Can we pull people up? Yes but it will probably take many years before we see it happen on a larger mainstream scale. But it’s starting to happen which is very exciting. Clearly most spam comments isn’t even real humans but just Bot accounts. But when we see a human spend real Time and Attention creating value then we truly want to reward that since it has real value!

I actually saw an example of this on a comment chain. There was a person who made a bot that had a format of: emojis and two phrases telling the poster that they made a great post. However, he messed up somewhere and the emojis became numbers and signs instead which led him to be called out.

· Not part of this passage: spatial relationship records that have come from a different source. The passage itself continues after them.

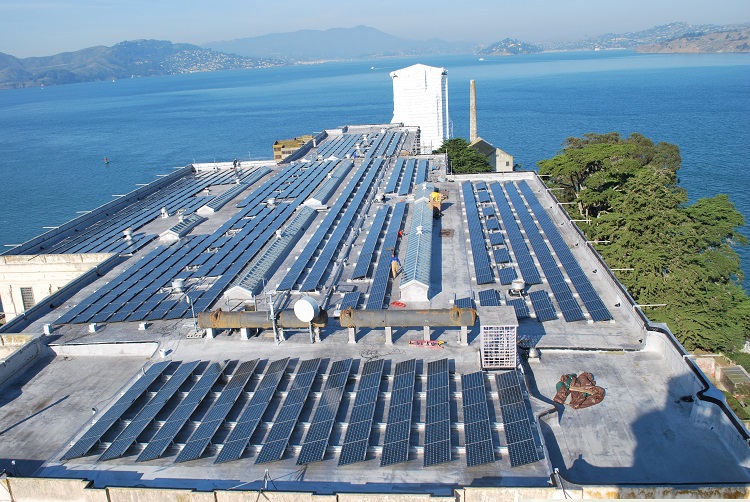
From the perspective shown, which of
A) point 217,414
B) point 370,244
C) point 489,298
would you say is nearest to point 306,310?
point 217,414

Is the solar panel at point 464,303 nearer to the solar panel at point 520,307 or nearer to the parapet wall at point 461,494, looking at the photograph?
the solar panel at point 520,307

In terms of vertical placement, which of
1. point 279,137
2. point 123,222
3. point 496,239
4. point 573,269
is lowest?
point 279,137

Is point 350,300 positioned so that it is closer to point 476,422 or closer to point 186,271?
point 476,422

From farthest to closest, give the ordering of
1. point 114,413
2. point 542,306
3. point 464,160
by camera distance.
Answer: point 464,160 < point 542,306 < point 114,413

He actually replied, stating that he was unsure of how steemit worked and how he could get content out that would attract a lot of likes. He decided instead to flood posts with as many of these generic posts as possible and even had a separate account to like them. The poster decided to say that he could post about programming and his interests and eventually like-minded people will come and his standing would be in a much better position.

I believe if we could at least find a way to introduce a PSA upon a new signup, one that tells people that it's ok and expected to have a hard time gaining worthwhile earnings without a previous audience because organic growth doesn't come early because most of the high profile accounts I've seen have been here for a couple of months and most of the bots and users who spam have only been here for a few weeks.

Great comment. Also think it would be good to implement some tutorial for how to write proper engaging comments. Something that is above the 1-2 line comments that adds 0 value. People are not fully aware of how much value that could be gained with proper comments.

I’m really hyped about the new Communities feature that they will launch in the future that will make it easier to connect with like minded people and reward content easier in the same specific niche. Since everyone then could feed faster on each others energy!

Would say it’s not that hard to start earning on Steemit if you connect with others. But people get used to new levels of abundance fast and wonder what’s next.

But earnings while connecting with others every time someone rewards you the likelihood that they will do it again increases. If you keep add value that will say. Until it becomes a automated habit.